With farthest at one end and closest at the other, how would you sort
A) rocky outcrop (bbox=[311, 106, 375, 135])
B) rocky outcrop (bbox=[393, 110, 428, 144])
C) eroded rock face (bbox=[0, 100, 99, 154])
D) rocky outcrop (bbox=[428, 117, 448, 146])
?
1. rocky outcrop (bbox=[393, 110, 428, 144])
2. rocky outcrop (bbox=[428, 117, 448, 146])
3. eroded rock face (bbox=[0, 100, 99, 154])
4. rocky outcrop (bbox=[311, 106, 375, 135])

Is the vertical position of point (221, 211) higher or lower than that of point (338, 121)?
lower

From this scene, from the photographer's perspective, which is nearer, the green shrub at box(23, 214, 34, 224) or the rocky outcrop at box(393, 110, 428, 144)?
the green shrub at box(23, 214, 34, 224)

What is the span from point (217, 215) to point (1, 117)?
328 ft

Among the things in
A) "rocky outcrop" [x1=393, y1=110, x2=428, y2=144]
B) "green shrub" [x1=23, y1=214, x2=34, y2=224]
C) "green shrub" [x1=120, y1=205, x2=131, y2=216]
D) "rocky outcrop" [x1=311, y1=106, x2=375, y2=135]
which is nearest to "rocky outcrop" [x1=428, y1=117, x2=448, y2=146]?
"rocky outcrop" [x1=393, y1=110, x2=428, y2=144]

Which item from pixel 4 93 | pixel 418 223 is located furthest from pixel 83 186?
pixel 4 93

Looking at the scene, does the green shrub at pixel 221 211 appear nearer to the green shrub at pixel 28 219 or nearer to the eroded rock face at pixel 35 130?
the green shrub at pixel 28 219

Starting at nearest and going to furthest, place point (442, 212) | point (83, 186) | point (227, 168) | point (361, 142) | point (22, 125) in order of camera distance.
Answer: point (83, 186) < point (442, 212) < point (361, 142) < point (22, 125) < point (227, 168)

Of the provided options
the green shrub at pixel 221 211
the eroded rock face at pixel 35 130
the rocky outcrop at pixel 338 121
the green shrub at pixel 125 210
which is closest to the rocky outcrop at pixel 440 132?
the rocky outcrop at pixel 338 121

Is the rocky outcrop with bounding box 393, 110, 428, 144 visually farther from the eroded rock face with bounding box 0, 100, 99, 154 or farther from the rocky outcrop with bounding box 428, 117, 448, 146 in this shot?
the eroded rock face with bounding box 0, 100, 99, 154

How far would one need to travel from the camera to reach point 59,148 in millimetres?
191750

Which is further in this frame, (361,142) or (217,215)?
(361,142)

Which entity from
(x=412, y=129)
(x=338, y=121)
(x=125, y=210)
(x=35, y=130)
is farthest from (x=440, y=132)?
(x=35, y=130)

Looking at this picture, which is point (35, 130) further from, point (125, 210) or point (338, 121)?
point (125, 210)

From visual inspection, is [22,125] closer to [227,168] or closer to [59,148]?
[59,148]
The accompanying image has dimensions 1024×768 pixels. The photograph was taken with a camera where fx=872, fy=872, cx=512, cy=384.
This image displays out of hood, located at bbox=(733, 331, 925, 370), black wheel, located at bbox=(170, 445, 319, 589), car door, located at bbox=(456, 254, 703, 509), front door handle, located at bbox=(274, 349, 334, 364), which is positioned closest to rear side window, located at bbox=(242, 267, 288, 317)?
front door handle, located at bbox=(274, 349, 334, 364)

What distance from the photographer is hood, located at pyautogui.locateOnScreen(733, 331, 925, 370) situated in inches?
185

Set exercise
Reproduce the data above in full, keeping every line and character unchanged.

Reply to the task
With farthest at one end and closest at the other, how would you sort
A) rocky outcrop (bbox=[311, 106, 375, 135])
B) rocky outcrop (bbox=[393, 110, 428, 144])
C) eroded rock face (bbox=[0, 100, 99, 154])
D) rocky outcrop (bbox=[428, 117, 448, 146])
?
1. rocky outcrop (bbox=[393, 110, 428, 144])
2. rocky outcrop (bbox=[428, 117, 448, 146])
3. eroded rock face (bbox=[0, 100, 99, 154])
4. rocky outcrop (bbox=[311, 106, 375, 135])

Is the vertical position of point (221, 211) higher or lower than that of point (338, 121)?
lower

From this scene, from the photographer's perspective, which is nearer, the green shrub at box(23, 214, 34, 224) or the rocky outcrop at box(393, 110, 428, 144)?
the green shrub at box(23, 214, 34, 224)

What is the span from point (217, 215) to point (1, 117)?
328 ft

Among the things in
A) "rocky outcrop" [x1=393, y1=110, x2=428, y2=144]
B) "green shrub" [x1=23, y1=214, x2=34, y2=224]
C) "green shrub" [x1=120, y1=205, x2=131, y2=216]
D) "rocky outcrop" [x1=311, y1=106, x2=375, y2=135]
which is nearest to "rocky outcrop" [x1=428, y1=117, x2=448, y2=146]?
"rocky outcrop" [x1=393, y1=110, x2=428, y2=144]

Which item from pixel 4 93 | pixel 418 223 is located furthest from pixel 83 186?
pixel 4 93

Looking at the scene, does the green shrub at pixel 221 211 appear nearer to the green shrub at pixel 28 219 or nearer to the eroded rock face at pixel 35 130?
the green shrub at pixel 28 219

Starting at nearest and going to furthest, place point (442, 212) | point (83, 186) | point (227, 168) | point (361, 142) | point (22, 125) in order of camera distance.
Answer: point (83, 186) < point (442, 212) < point (361, 142) < point (22, 125) < point (227, 168)

Of the provided options
the green shrub at pixel 221 211
the eroded rock face at pixel 35 130
the rocky outcrop at pixel 338 121
the green shrub at pixel 125 210
which is closest to the rocky outcrop at pixel 440 132?
the rocky outcrop at pixel 338 121

Is the rocky outcrop with bounding box 393, 110, 428, 144 visually farther from the eroded rock face with bounding box 0, 100, 99, 154 or farther from the rocky outcrop with bounding box 428, 117, 448, 146 in this shot?
the eroded rock face with bounding box 0, 100, 99, 154

How far would one need to travel from the camera to reach point 59,148 in millimetres?
191750

Which is further in this frame, (361,142) or (217,215)?
(361,142)

Which entity from
(x=412, y=129)
(x=338, y=121)
(x=125, y=210)
(x=35, y=130)
is farthest from (x=440, y=132)?
(x=35, y=130)

Looking at this picture, which is point (35, 130) further from, point (125, 210) or point (338, 121)?
point (125, 210)

From visual inspection, is [22,125] closer to [227,168] or closer to [59,148]?
[59,148]
The accompanying image has dimensions 1024×768 pixels. The photograph was taken with a camera where fx=872, fy=872, cx=512, cy=384.
This image displays out of hood, located at bbox=(733, 331, 925, 370), black wheel, located at bbox=(170, 445, 319, 589), car door, located at bbox=(456, 254, 703, 509), front door handle, located at bbox=(274, 349, 334, 364), which is positioned closest to rear side window, located at bbox=(242, 267, 288, 317)?
front door handle, located at bbox=(274, 349, 334, 364)

What distance from the photographer is hood, located at pyautogui.locateOnScreen(733, 331, 925, 370) situated in inches?
185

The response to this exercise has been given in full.